— START —

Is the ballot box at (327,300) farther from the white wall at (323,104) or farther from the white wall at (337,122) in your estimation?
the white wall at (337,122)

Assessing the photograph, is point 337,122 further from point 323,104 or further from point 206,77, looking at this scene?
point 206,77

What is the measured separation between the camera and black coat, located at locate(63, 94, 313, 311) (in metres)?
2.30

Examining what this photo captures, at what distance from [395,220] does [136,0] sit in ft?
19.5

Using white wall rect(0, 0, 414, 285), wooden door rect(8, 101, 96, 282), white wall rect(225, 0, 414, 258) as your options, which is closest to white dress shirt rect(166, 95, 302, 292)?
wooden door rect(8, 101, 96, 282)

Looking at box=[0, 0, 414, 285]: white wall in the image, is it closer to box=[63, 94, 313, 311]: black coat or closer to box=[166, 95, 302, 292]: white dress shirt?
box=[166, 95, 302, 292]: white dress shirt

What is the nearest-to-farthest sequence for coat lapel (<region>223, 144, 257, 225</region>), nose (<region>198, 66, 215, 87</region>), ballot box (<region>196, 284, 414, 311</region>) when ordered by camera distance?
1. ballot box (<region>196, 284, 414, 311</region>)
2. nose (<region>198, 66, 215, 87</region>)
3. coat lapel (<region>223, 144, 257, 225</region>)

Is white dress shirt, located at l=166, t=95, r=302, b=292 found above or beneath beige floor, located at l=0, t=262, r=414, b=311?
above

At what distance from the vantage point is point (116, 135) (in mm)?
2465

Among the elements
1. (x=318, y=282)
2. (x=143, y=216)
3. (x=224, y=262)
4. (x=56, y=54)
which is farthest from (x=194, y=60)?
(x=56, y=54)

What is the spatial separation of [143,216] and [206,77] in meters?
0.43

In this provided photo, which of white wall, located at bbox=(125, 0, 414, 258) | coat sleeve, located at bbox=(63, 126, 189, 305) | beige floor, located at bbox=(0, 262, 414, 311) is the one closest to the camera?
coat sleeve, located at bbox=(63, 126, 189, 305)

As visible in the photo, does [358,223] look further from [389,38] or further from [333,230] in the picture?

— END —

Reproduce the material verbatim, covering the stretch from the line containing "What is the nearest-to-farthest" through the end of the material.

What is the nearest-to-farthest sequence for coat lapel (<region>223, 144, 257, 225</region>), nose (<region>198, 66, 215, 87</region>), ballot box (<region>196, 284, 414, 311</region>) when ordered by camera distance?
1. ballot box (<region>196, 284, 414, 311</region>)
2. nose (<region>198, 66, 215, 87</region>)
3. coat lapel (<region>223, 144, 257, 225</region>)

Is white dress shirt, located at l=166, t=95, r=302, b=292 found above or beneath beige floor, located at l=0, t=262, r=414, b=311?
above

At what distance from the vantage point is point (116, 135) (in mm)?
2465

Among the elements
1. (x=318, y=282)
2. (x=143, y=216)
3. (x=224, y=262)
4. (x=56, y=54)
which is farthest from (x=194, y=60)?
(x=56, y=54)

What is the spatial separation of [143,216] and [206,77] in meters?
0.43

In this provided photo, which of white wall, located at bbox=(125, 0, 414, 258) | coat sleeve, located at bbox=(63, 126, 189, 305) | beige floor, located at bbox=(0, 262, 414, 311) is the one closest to the camera?
coat sleeve, located at bbox=(63, 126, 189, 305)

As visible in the photo, does [358,223] look further from [389,38] or further from [333,230] in the picture?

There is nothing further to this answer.